Félig telt poharak az asztalon,
Ha úgy *tartja kedvem*, néha *beleiszom*."

What does "ebbe" relate to? What does it mean here?

"Ha úgy tartja kedvem" - "if I feel like"?
"beleiszom" - to finish the drink???

My version:
"I don't see tomorrow clearly,
Maybe I'll die today.
Half full glass is on the table,
If I feel like it, I sometimes finish it."


----------



## francisgranada

"Belehalni valami*be*" means approximately "_to_ _die of something". 
_*"ebbe* belehalok" could be _I'll die of this_, where "this" refers to what has been told before (i.e. that situation). 

"beleinni" - literally _"to drink into" _(in the same way as "beleharapni" means _"to bite into"_)
So "beleiszom a pohárba" means approximately _"I drink a bit of/from the glass" 

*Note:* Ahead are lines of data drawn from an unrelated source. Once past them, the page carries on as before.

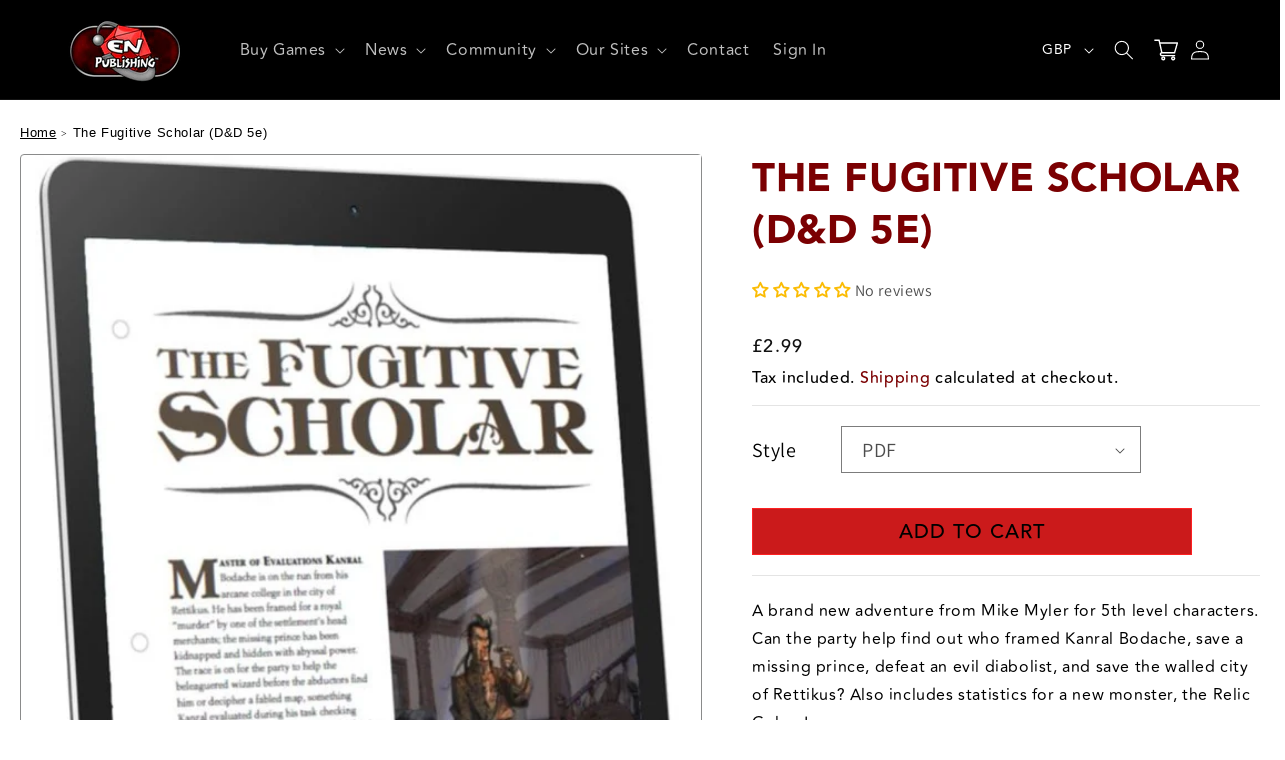

--- FILE ---
content_type: text/css
request_url: https://enpublishingrpg.com/cdn/shop/t/13/assets/section-related-products.css?v=154171960718992552901706357250
body_size: -544
content:
.related-products{display:block}.related-products__heading{margin:0 0 3rem;color:#fff!important}.related-products .card__inner{border-radius:20px;border:1px solid var(--white, #fff);background:#ffffff4d;box-shadow:0 20.283px 60.6px #0000000f}.related-products .card__media .media img{padding:30px 40px;border-radius:20px;background:#ffffff4d;box-shadow:0 20.283px 60.6px #0000000f}.related-products img.motion-reduce{object-fit:contain!important}.related-products h3 span{color:#fff!important}.full-unstyled-link{color:#fff}
/*# sourceMappingURL=/cdn/shop/t/13/assets/section-related-products.css.map?v=154171960718992552901706357250 */


--- FILE ---
content_type: application/x-javascript; charset=utf-8
request_url: https://bundler.nice-team.net/app/shop/status/en-publishing.myshopify.com.js?1762194727
body_size: -334
content:
var bundler_settings_updated='1610992919';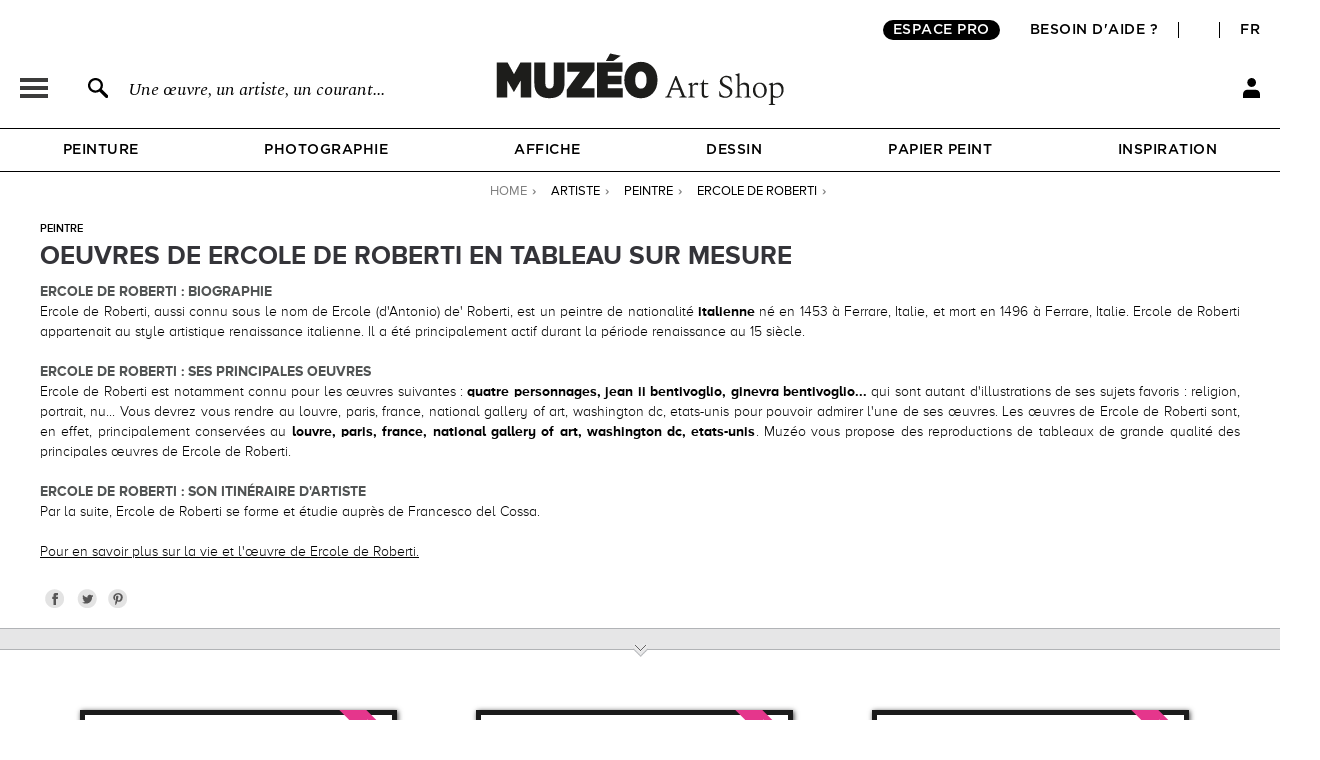

--- FILE ---
content_type: text/css
request_url: https://fr.muzeo.com/sites/all/modules/custom/mzo_backoffice_exe/mzo_backoffice_exe.css?t8yosu
body_size: 157
content:
body.page-admin-backoffice-exe,
body.page-admin-backoffice-exe #page {
    background: #e3e3e3;
}

body.page-admin-backoffice-exe-automatic-orders,
body.page-admin-backoffice-exe-automatic-orders #page,
body.page-admin-backoffice-exe-sos-orders,
body.page-admin-backoffice-exe-sos-orders #page,
body.page-admin-backoffice-exe-database-web,
body.page-admin-backoffice-exe-database-web #page {
    background: #ffffff;
}

body.page-admin-backoffice-exe ul.tabs.primary li {
    position: relative;
}

body.page-admin-backoffice-exe ul.tabs.primary li a {
    padding-right: 40px;
}

body.page-admin-backoffice-exe ul.tabs.primary li span {
    position: absolute;
    top: 3px;
    right: 3px;
    line-height: 26px;
    height: 26px;
    width: 26px;
    text-align: center;
    background-color: red;
    border-radius: 30px;
    color: #fff;
    vertical-align: middle;
}

form#mzo-backoffice-exe-exposed-input-form .form-item,
form#mzo-backoffice-exe-automatic-orders-form .form-item {
    display: inline-block;
    padding: 0.5em 1em 0 0;
}

form#mzo-backoffice-exe-exposed-input-form .form-item input,
form#mzo-backoffice-exe-exposed-input-form .form-item select,
form#mzo-backoffice-exe-automatic-orders-form .form-item input,
form#mzo-backoffice-exe-automatic-orders-form .form-item select {
    margin: 9px 0;
}

div.order-wrapper {
    border: 1px solid black;
    margin: 10px 0;
    margin-top: 0px;
}

.click-copy.copied {
    background: #c6efce;
}

table input.disabled {
    cursor: not-allowed;
    background-color: #e3e3e3;
    color: rgb(170, 170, 170);
    border-color: rgba(118, 118, 118, 0.3);
}

table input.to-be-filled {
    background-color:rgb(255, 199, 206);
}

table.done th,
table.done tr {
    background-color: #e3ebd8;
}

table.done input.done {
    background: #b0d199;
    color: white;
}

table.standby th,
table.standby tr {
    background-color: #ffcda7;
}

table.standby input.standby {
    background: #cc6e14;
    color: white;
}

table.none th,
table.none tr {
    background-color: #ededed;
}

table.none input.none {
    background: grey;
    color: white;
}

table.order-info {
    margin: 0;
    text-align: center;
    border-bottom: none;
}

table.order-info th {
    text-align: center;
}

table.order-info td span.quantity {
    color: #fff;
    border-radius: 30px;
    display: inline-block;
    width: 30px;
    height: 30px;
    text-align: center;
    line-height: 30px;
    vertical-align: middle;
}

table.order-info td span.quantity.red {
    background: red;
}

table.order-info td span.quantity.grey {
    background: grey;
}

table.order-info td button {
    margin: 0;
}

table.order-info td ul li button {
    margin: 0;
    margin-bottom: 5px;
}

table.order-info td ul {
    text-align: center;
    list-style-type: none;
    margin: 0;
}

table.order-info td ul li input.exe-status-button,
table.order-info td ul li input.sos-status-button {
    width: 175px;
    margin-right: 0;
}

table.order-line-item {
    margin-bottom: 0;
    border-top: none;
    text-align: center;
}

table.order-line-item th {
    text-align: center;
}

table.order-line-item th {
    background-color: #f6f6f6;
}

table.order-line-item tr {
    border: 1px solid #bebfb9;
    background-color: #ffffff;
}

table.order-line-item tr.auto {
    background-color: #e3ebd8;
}

table.order-line-item tr.reserve {
    background-color: #ff0;
}

table.order-line-item td img {
    display: inline-block;
    margin-bottom: 10px;
    width: 100%;
}

table.order-line-item td button {
    margin: 0;
}

table.order-line-item td span.quantity {
    color: #fff;
    border-radius: 30px;
    display: inline-block;
    width: 30px;
    height: 30px;
    text-align: center;
    line-height: 30px;
    vertical-align: middle;
}

table.order-line-item td span.quantity.red {
    background: red;
}

table.order-line-item td span.quantity.grey {
    background: grey;
}

table.order-line-item td input.filename,
table.order-line-item td input.database-name {
    width: 400px;
    margin-right: 0;
}


table.order-line-item td input.reference-oeuvre-button {
    margin-right: 0;
    width: 180px;
}

table.order-line-item td.order-line-item-oeuvre {
    line-height: 13px;
    text-align: center;
}
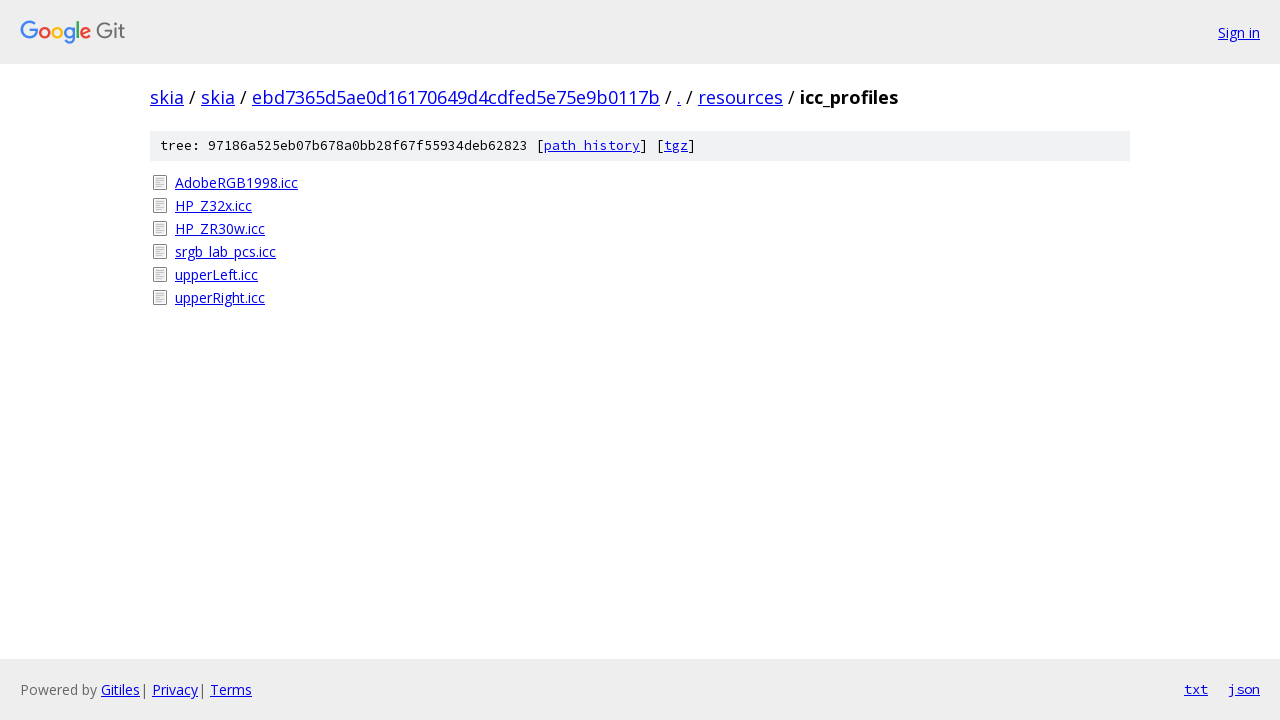

--- FILE ---
content_type: text/html; charset=utf-8
request_url: https://skia.googlesource.com/skia/+/ebd7365d5ae0d16170649d4cdfed5e75e9b0117b/resources/icc_profiles/
body_size: 778
content:
<!DOCTYPE html><html lang="en"><head><meta charset="utf-8"><meta name="viewport" content="width=device-width, initial-scale=1"><title>resources/icc_profiles - skia - Git at Google</title><link rel="stylesheet" type="text/css" href="/+static/base.css"><!-- default customHeadTagPart --></head><body class="Site"><header class="Site-header"><div class="Header"><a class="Header-image" href="/"><img src="//www.gstatic.com/images/branding/lockups/2x/lockup_git_color_108x24dp.png" width="108" height="24" alt="Google Git"></a><div class="Header-menu"> <a class="Header-menuItem" href="https://accounts.google.com/AccountChooser?faa=1&amp;continue=https://skia.googlesource.com/login/skia/%2B/ebd7365d5ae0d16170649d4cdfed5e75e9b0117b/resources/icc_profiles">Sign in</a> </div></div></header><div class="Site-content"><div class="Container "><div class="Breadcrumbs"><a class="Breadcrumbs-crumb" href="/?format=HTML">skia</a> / <a class="Breadcrumbs-crumb" href="/skia/">skia</a> / <a class="Breadcrumbs-crumb" href="/skia/+/ebd7365d5ae0d16170649d4cdfed5e75e9b0117b">ebd7365d5ae0d16170649d4cdfed5e75e9b0117b</a> / <a class="Breadcrumbs-crumb" href="/skia/+/ebd7365d5ae0d16170649d4cdfed5e75e9b0117b/">.</a> / <a class="Breadcrumbs-crumb" href="/skia/+/ebd7365d5ae0d16170649d4cdfed5e75e9b0117b/resources">resources</a> / <span class="Breadcrumbs-crumb">icc_profiles</span></div><div class="TreeDetail"><div class="u-sha1 u-monospace TreeDetail-sha1">tree: 97186a525eb07b678a0bb28f67f55934deb62823 [<a href="/skia/+log/ebd7365d5ae0d16170649d4cdfed5e75e9b0117b/resources/icc_profiles">path history</a>] <span>[<a href="/skia/+archive/ebd7365d5ae0d16170649d4cdfed5e75e9b0117b/resources/icc_profiles.tar.gz">tgz</a>]</span></div><ol class="FileList"><li class="FileList-item FileList-item--regularFile" title="Regular file - AdobeRGB1998.icc"><a class="FileList-itemLink" href="/skia/+/ebd7365d5ae0d16170649d4cdfed5e75e9b0117b/resources/icc_profiles/AdobeRGB1998.icc">AdobeRGB1998.icc</a></li><li class="FileList-item FileList-item--regularFile" title="Regular file - HP_Z32x.icc"><a class="FileList-itemLink" href="/skia/+/ebd7365d5ae0d16170649d4cdfed5e75e9b0117b/resources/icc_profiles/HP_Z32x.icc">HP_Z32x.icc</a></li><li class="FileList-item FileList-item--regularFile" title="Regular file - HP_ZR30w.icc"><a class="FileList-itemLink" href="/skia/+/ebd7365d5ae0d16170649d4cdfed5e75e9b0117b/resources/icc_profiles/HP_ZR30w.icc">HP_ZR30w.icc</a></li><li class="FileList-item FileList-item--regularFile" title="Regular file - srgb_lab_pcs.icc"><a class="FileList-itemLink" href="/skia/+/ebd7365d5ae0d16170649d4cdfed5e75e9b0117b/resources/icc_profiles/srgb_lab_pcs.icc">srgb_lab_pcs.icc</a></li><li class="FileList-item FileList-item--regularFile" title="Regular file - upperLeft.icc"><a class="FileList-itemLink" href="/skia/+/ebd7365d5ae0d16170649d4cdfed5e75e9b0117b/resources/icc_profiles/upperLeft.icc">upperLeft.icc</a></li><li class="FileList-item FileList-item--regularFile" title="Regular file - upperRight.icc"><a class="FileList-itemLink" href="/skia/+/ebd7365d5ae0d16170649d4cdfed5e75e9b0117b/resources/icc_profiles/upperRight.icc">upperRight.icc</a></li></ol></div></div> <!-- Container --></div> <!-- Site-content --><footer class="Site-footer"><div class="Footer"><span class="Footer-poweredBy">Powered by <a href="https://gerrit.googlesource.com/gitiles/">Gitiles</a>| <a href="https://policies.google.com/privacy">Privacy</a>| <a href="https://policies.google.com/terms">Terms</a></span><span class="Footer-formats"><a class="u-monospace Footer-formatsItem" href="?format=TEXT">txt</a> <a class="u-monospace Footer-formatsItem" href="?format=JSON">json</a></span></div></footer></body></html>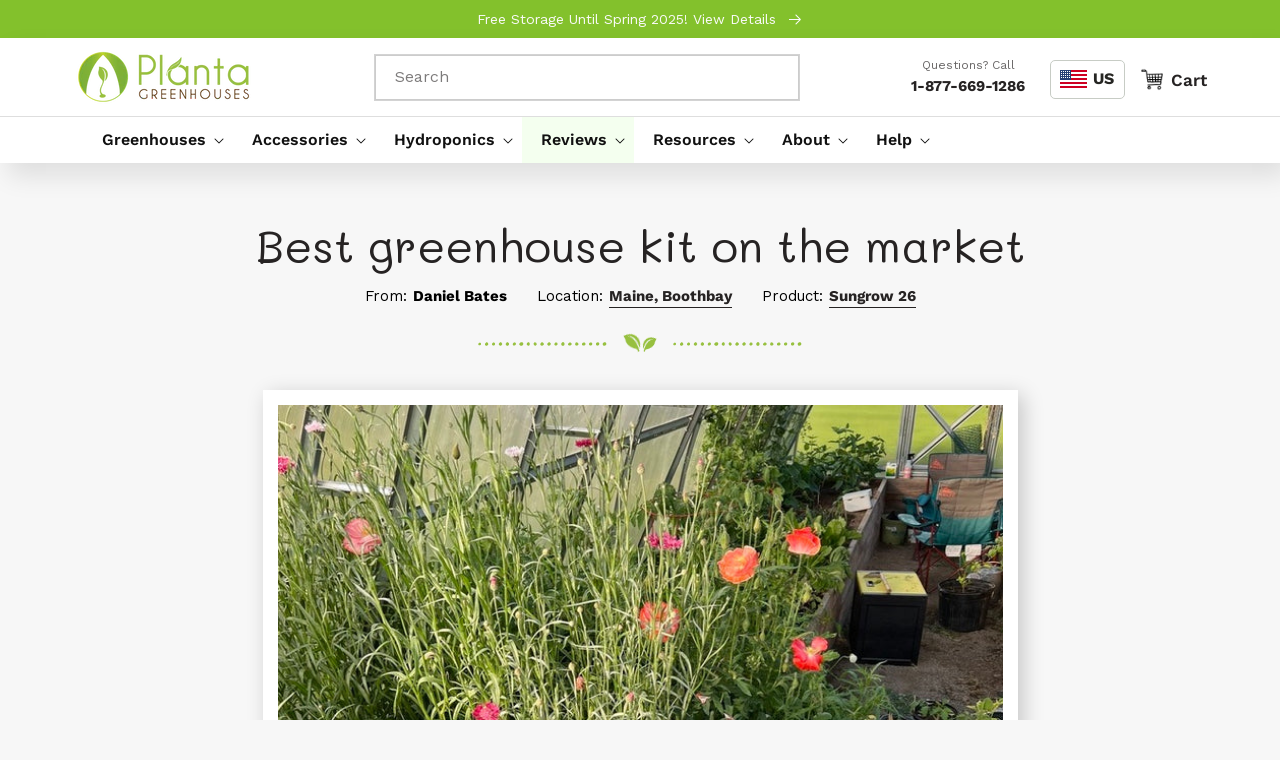

--- FILE ---
content_type: text/css
request_url: https://plantagreenhouses.com/cdn/shop/t/16/assets/fonts.css?v=157322684888043682761767946294
body_size: -542
content:
@font-face{font-family:Mali;font-style:normal;font-weight:400;font-display:swap;src:url(/cdn/shop/files/Mali-Regular.woff2) format("woff2")}@font-face{font-family:Mali;font-style:normal;font-weight:700;font-display:swap;src:url(/cdn/shop/files/Mali-Bold.woff2) format("woff2")}@font-face{font-family:Work Sans;font-style:normal;font-weight:700;font-display:swap;src:url(/cdn/shop/files/WorkSans-Bold.woff2) format("woff2")}
/*# sourceMappingURL=/cdn/shop/t/16/assets/fonts.css.map?v=157322684888043682761767946294 */


--- FILE ---
content_type: text/json
request_url: https://conf.config-security.com/model
body_size: 85
content:
{"title":"recommendation AI model (keras)","structure":"release_id=0x6e:40:29:28:3f:2b:3e:5a:2d:78:35:20:7b:38:72:7d:29:3e:78:36:39:2b:58:3a:7b:2c:51:4e:46;keras;41nc0tbton3j59dp4krt2c71bw1d36inl68t406vcyeiug6wi0na3jkj0mzumfzucwfrjm87","weights":"../weights/6e402928.h5","biases":"../biases/6e402928.h5"}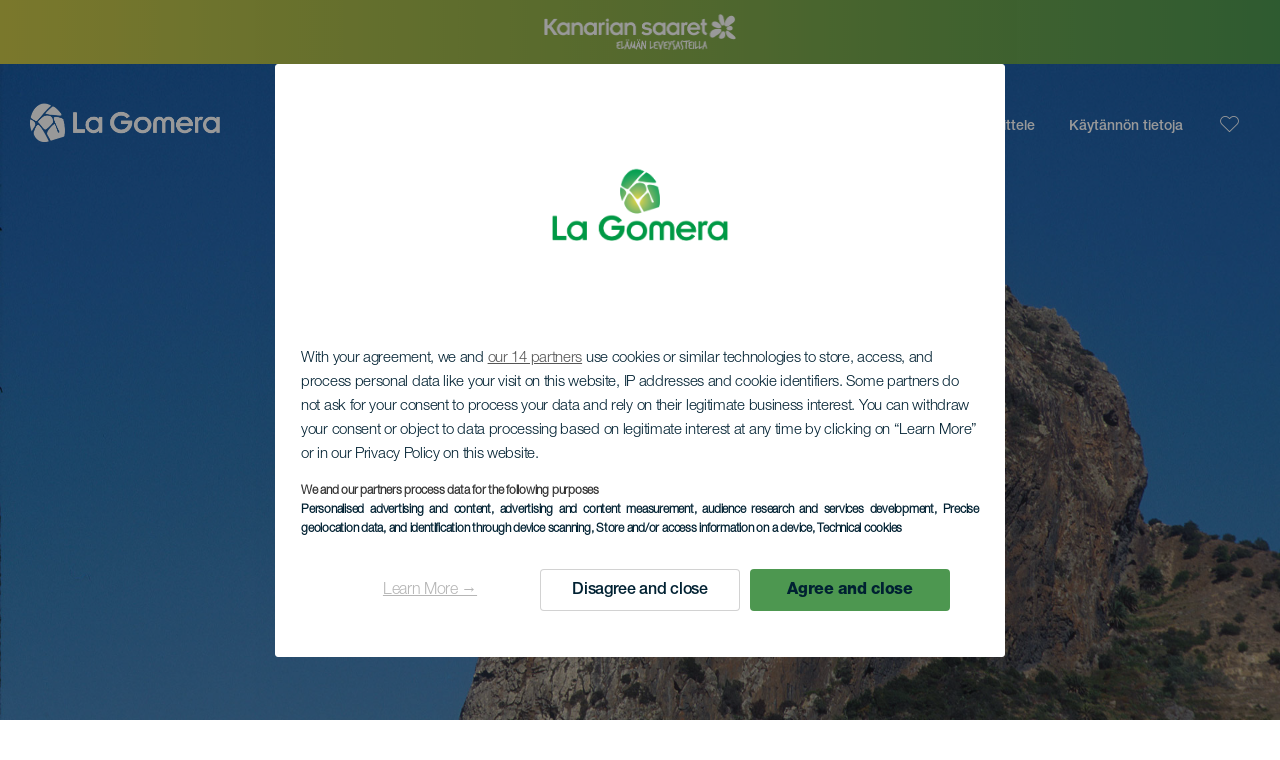

--- FILE ---
content_type: text/javascript
request_url: https://lagomera.travel/themes/custom/hic_front_theme/js/block/block-content-highlighted-block.js?t9cu01
body_size: 389
content:
(function($, once) {

    "use strict";

    Drupal.behaviors.blockUpperMessageView = {
        attach: function() {
            resetDivDuplicated();
            calcWidthMessage();

            function resetDivDuplicated() {
                let message = $('.wrapper-content-message');
                let parentMessage = message.first().parent();
                if (parentMessage.hasClass('replicated')) {
                    parentMessage.css({ 'width': '' });
                    if (message.length > 1) {
                        parentMessage.removeClass('replicated marquee');
                        message.last().remove();
                    }
                }
            }

            function calcWidthMessage() {
                let mensajeTotal = $('.wrapper-content-message').first();
                let wText = mensajeTotal.outerWidth();
                let wTextDouble = (wText * 2) + 100;
                let wWind = $(window).innerWidth();
                let wWind80 = (80 * wWind) / 100;
                let wrapperMessage = mensajeTotal.parent();
                if (wText > wWind80) {
                    if (!wrapperMessage.hasClass('replicated')) {
                        wrapperMessage.css({ 'width': wTextDouble });
                        mensajeTotal.clone().appendTo(wrapperMessage);
                        wrapperMessage.addClass('replicated marquee');
                    }
                }
            }

            var resizerTimer;
            $(once('content-highlighted-resizer', 'html')).on('resize', function (e) {
                clearTimeout(resizerTimer);
                resizerTimer = setTimeout(function() {
                    resetDivDuplicated();
                    calcWidthMessage();
                }, 100);
            });
        }
    };
})(jQuery, once);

_For "ha úgy *tartja* *kedvem*" I suggest you to open a new thread (let's not discuss very different things in the same thread).


----------



## Zsanna

Francis gave you the meanings, I can add just a bit of grammar and usage info.

Ebbe (word by word *into this*) comes from ez (this) + be (into) -> the final z of _ez_ becomes a b (= like the first letter of the suffix) when the suffix joins the word. 
It is special to the demonstratives (so to _az_ as well) because nouns ending in z don't do this when this suffix joins them (e.g. házban, kézben stb.).
In your example, it is the set phrase that demands a different expression in English so it shouldn't give the impression that the suffix -ba, -be is equivalent of *of*. 

For the first part it could give this:
"I can't see tomorrow clearly, 
It is possible that I'll die *of it* today."

For the second part, just a bit of a correction again:
/There are/ Half full glass*es* on the table,
If I feel like it, I sometimes drink from them."

There is a little twist here because in English you are obliged to use the plural but in reality it could be either just your glass or some (another each time) of those on the table. (For me it would be more logical that our man should just drink only from his own every time. But that is not the only possibility.) 
You can also use it like this (not used in this sense here):
_Jancsi beleivott a poharamba, ezért én abból már nem iszom_. ->Johnny has drunk from my glass so I'm not going to drink from it again.

However, the same verb can also indicate drinking a bit from the liquid (that is in the glass in our case): if you beleiszol a borba, it means that you have a little wine (maybe just a sip), if you wanted a taste of it, you would use the same verb, too. In the poem this is the other alternative for the usage of the verb.

In any case, _beleiszik_ cannot mean _finish_ (drinking), on the contrary: just to have a little of it (a sip or a taste).

_Tartja kedvem_ is a set phrase with the meaning you gave.


----------